>> START PROVIDED RECORDS

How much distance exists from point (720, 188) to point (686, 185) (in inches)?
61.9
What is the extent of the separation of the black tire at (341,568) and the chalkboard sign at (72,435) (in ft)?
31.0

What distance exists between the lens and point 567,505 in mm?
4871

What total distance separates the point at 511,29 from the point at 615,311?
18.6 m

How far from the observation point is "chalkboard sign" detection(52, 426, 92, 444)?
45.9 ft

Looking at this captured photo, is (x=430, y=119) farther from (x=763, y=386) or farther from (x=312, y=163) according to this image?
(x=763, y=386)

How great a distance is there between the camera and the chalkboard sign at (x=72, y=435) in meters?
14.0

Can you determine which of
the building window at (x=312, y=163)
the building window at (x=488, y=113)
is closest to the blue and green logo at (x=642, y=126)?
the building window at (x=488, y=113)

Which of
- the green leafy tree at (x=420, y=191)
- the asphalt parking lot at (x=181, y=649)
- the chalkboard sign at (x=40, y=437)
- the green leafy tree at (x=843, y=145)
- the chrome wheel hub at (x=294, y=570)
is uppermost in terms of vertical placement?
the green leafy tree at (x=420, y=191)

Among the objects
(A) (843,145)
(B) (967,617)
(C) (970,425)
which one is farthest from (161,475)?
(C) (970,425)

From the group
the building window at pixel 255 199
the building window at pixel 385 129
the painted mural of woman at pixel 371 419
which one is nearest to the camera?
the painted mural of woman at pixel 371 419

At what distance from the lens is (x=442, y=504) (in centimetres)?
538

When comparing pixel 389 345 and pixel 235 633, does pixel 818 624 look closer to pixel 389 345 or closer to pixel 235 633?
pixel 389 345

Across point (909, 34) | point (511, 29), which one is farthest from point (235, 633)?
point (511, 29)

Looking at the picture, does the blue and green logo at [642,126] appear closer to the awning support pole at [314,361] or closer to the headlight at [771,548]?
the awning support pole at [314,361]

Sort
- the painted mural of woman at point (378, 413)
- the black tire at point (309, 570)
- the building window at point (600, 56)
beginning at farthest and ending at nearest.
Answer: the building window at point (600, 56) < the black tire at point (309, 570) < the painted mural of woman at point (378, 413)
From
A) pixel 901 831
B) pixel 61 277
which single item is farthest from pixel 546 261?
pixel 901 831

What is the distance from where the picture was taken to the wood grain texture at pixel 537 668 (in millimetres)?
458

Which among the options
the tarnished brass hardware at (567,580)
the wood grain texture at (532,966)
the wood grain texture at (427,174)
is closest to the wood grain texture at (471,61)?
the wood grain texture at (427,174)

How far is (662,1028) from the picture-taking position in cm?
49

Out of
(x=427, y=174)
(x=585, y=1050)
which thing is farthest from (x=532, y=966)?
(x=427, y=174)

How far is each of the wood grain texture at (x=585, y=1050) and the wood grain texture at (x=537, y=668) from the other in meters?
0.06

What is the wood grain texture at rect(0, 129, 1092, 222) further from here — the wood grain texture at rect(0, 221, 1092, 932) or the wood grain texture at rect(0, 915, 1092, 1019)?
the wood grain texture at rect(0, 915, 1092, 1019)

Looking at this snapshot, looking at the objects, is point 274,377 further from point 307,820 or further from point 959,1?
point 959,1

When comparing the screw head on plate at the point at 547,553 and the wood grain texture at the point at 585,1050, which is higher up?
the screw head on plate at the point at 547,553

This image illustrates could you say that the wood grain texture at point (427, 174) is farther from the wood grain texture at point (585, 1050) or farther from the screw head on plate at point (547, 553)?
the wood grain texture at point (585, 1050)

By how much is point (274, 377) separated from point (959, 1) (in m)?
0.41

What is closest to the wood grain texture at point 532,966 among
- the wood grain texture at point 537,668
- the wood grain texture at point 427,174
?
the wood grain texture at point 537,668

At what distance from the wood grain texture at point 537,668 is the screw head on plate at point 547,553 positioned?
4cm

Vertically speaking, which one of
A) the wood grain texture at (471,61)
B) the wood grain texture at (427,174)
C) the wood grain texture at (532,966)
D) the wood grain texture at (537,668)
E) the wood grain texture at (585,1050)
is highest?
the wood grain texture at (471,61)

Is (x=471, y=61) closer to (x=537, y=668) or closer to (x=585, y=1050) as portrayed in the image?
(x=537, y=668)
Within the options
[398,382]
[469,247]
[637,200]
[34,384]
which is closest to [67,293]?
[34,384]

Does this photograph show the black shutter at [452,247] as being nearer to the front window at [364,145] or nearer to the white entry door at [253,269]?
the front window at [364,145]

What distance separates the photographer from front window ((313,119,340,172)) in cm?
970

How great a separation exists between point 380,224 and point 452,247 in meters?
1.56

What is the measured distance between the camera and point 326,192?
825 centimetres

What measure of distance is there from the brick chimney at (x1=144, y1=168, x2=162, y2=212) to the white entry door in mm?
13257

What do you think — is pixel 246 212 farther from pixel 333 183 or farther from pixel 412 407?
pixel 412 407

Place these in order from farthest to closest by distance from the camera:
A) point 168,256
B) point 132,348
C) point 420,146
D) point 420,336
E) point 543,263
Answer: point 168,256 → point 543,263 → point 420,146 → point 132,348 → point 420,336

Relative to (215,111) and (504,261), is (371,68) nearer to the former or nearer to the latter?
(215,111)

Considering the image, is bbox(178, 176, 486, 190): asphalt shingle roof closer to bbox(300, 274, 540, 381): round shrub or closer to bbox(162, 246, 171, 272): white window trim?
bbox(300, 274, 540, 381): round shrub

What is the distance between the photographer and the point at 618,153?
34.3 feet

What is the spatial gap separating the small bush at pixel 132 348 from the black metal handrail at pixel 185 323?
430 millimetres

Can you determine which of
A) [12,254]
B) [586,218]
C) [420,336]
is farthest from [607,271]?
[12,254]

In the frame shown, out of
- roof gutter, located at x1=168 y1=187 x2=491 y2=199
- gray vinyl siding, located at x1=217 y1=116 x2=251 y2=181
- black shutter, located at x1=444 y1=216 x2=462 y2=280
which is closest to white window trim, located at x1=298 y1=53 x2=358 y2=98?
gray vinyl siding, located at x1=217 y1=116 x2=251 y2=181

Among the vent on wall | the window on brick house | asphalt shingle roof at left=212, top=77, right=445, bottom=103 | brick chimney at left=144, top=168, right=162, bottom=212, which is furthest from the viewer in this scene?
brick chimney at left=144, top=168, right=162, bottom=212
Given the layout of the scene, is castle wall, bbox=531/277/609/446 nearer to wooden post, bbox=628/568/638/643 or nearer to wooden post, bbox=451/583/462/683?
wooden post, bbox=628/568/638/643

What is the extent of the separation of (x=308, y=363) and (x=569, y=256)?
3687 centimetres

>> END PROVIDED RECORDS

WHAT TO WORK ON.
Exactly reproduce every record.

ANSWER TO THE TASK.
How much distance exists from point (720, 188) to point (686, 185) (in inches)?
61.9
What is the extent of the separation of the black tire at (341,568) and the chalkboard sign at (72,435) (in ft)?
31.0

What distance exists between the lens and point 567,505 in mm?
4871

What total distance separates the point at 511,29 from the point at 615,311?
18.6 m

How far from the observation point is "chalkboard sign" detection(52, 426, 92, 444)?
45.9 ft

Looking at this captured photo, is (x=430, y=119) farther from (x=763, y=386) or farther from (x=312, y=163) according to this image?
(x=763, y=386)

How great a distance is there between the camera and the chalkboard sign at (x=72, y=435) in meters?
14.0

Can you determine which of
the building window at (x=312, y=163)
the building window at (x=488, y=113)
is closest to the blue and green logo at (x=642, y=126)?
the building window at (x=488, y=113)

Which of
- the green leafy tree at (x=420, y=191)
- the asphalt parking lot at (x=181, y=649)
- the chalkboard sign at (x=40, y=437)
- the green leafy tree at (x=843, y=145)
- the chrome wheel hub at (x=294, y=570)
is uppermost in terms of vertical placement?
the green leafy tree at (x=420, y=191)

Among the objects
(A) (843,145)
(B) (967,617)
(C) (970,425)
which one is farthest from (161,475)?
(C) (970,425)

From the group
the building window at pixel 255 199
the building window at pixel 385 129
the painted mural of woman at pixel 371 419
which one is nearest to the camera?
the painted mural of woman at pixel 371 419

At what distance from the lens is (x=442, y=504) (in centimetres)?
538

When comparing pixel 389 345 and pixel 235 633, does pixel 818 624 look closer to pixel 389 345 or closer to pixel 235 633?
pixel 389 345

Across point (909, 34) | point (511, 29), which one is farthest from point (235, 633)?
point (511, 29)

Looking at the picture, does the blue and green logo at [642,126] appear closer to the awning support pole at [314,361] or closer to the headlight at [771,548]?
the awning support pole at [314,361]

Sort
- the painted mural of woman at point (378, 413)
- the black tire at point (309, 570)
- the building window at point (600, 56)
beginning at farthest and ending at nearest.
Answer: the building window at point (600, 56) < the black tire at point (309, 570) < the painted mural of woman at point (378, 413)
From
A) pixel 901 831
B) pixel 61 277
which single item is farthest from pixel 546 261?
pixel 901 831

What is the distance from where the picture was taken to the wood grain texture at pixel 537 668 (in millimetres)?
458

Which among the options
the tarnished brass hardware at (567,580)
the wood grain texture at (532,966)
the wood grain texture at (427,174)
is closest to the wood grain texture at (471,61)?
the wood grain texture at (427,174)

How far is (662,1028) from the picture-taking position in cm?
49

Out of
(x=427, y=174)
(x=585, y=1050)
which thing is farthest from (x=532, y=966)?
(x=427, y=174)

How far is each of the wood grain texture at (x=585, y=1050) and the wood grain texture at (x=537, y=668) from the other in meters?
0.06

What is the wood grain texture at rect(0, 129, 1092, 222) further from here — the wood grain texture at rect(0, 221, 1092, 932) or the wood grain texture at rect(0, 915, 1092, 1019)?
the wood grain texture at rect(0, 915, 1092, 1019)

Looking at this snapshot, looking at the objects, is point 274,377 further from point 307,820 or further from point 959,1?
point 959,1

When comparing the screw head on plate at the point at 547,553 and the wood grain texture at the point at 585,1050, which is higher up?
the screw head on plate at the point at 547,553

This image illustrates could you say that the wood grain texture at point (427, 174) is farther from the wood grain texture at point (585, 1050) or farther from the screw head on plate at point (547, 553)?
the wood grain texture at point (585, 1050)

By how much is point (274, 377) separated from point (959, 1) (in m)?
0.41

What is closest to the wood grain texture at point 532,966 among
- the wood grain texture at point 537,668
- the wood grain texture at point 427,174
?
the wood grain texture at point 537,668

At what distance from the wood grain texture at point 537,668 is the screw head on plate at point 547,553 positioned?
4cm

Vertically speaking, which one of
A) the wood grain texture at (471,61)
B) the wood grain texture at (427,174)
C) the wood grain texture at (532,966)
D) the wood grain texture at (537,668)
E) the wood grain texture at (585,1050)
is highest?
the wood grain texture at (471,61)

Is (x=471, y=61) closer to (x=537, y=668) or closer to (x=585, y=1050) as portrayed in the image?
(x=537, y=668)
Within the options
[398,382]
[469,247]
[637,200]
[34,384]
which is closest to [67,293]?
[34,384]

Does this photograph show the black shutter at [452,247] as being nearer to the front window at [364,145] or nearer to the white entry door at [253,269]?
the front window at [364,145]

What distance separates the photographer from front window ((313,119,340,172)) in cm?
970

How great a separation exists between point 380,224 and point 452,247 in meters?
1.56

What is the measured distance between the camera and point 326,192?
825 centimetres

What measure of distance is there from the brick chimney at (x1=144, y1=168, x2=162, y2=212) to the white entry door in mm?
13257

What do you think — is pixel 246 212 farther from pixel 333 183 or farther from pixel 412 407?
pixel 412 407

Place these in order from farthest to closest by distance from the camera:
A) point 168,256
B) point 132,348
C) point 420,146
D) point 420,336
E) point 543,263
Answer: point 168,256 → point 543,263 → point 420,146 → point 132,348 → point 420,336

Relative to (215,111) and (504,261), is (371,68) nearer to the former or nearer to the latter?
(215,111)

Considering the image, is bbox(178, 176, 486, 190): asphalt shingle roof closer to bbox(300, 274, 540, 381): round shrub or closer to bbox(162, 246, 171, 272): white window trim?
bbox(300, 274, 540, 381): round shrub

What is the distance between the photographer and the point at 618,153?
34.3 feet

What is the spatial gap separating the small bush at pixel 132 348 from the black metal handrail at pixel 185 323?
430 millimetres

Can you determine which of
A) [12,254]
B) [586,218]
C) [420,336]
is farthest from [607,271]?
[12,254]

In the frame shown, out of
- roof gutter, located at x1=168 y1=187 x2=491 y2=199
- gray vinyl siding, located at x1=217 y1=116 x2=251 y2=181
- black shutter, located at x1=444 y1=216 x2=462 y2=280
which is closest to white window trim, located at x1=298 y1=53 x2=358 y2=98?
gray vinyl siding, located at x1=217 y1=116 x2=251 y2=181

Among the vent on wall | the window on brick house | asphalt shingle roof at left=212, top=77, right=445, bottom=103 | brick chimney at left=144, top=168, right=162, bottom=212, which is furthest from the viewer in this scene?
brick chimney at left=144, top=168, right=162, bottom=212
Given the layout of the scene, is castle wall, bbox=531/277/609/446 nearer to wooden post, bbox=628/568/638/643 or nearer to wooden post, bbox=451/583/462/683?
wooden post, bbox=628/568/638/643

What is the extent of the separation of (x=308, y=363) and (x=569, y=256)?
3687 centimetres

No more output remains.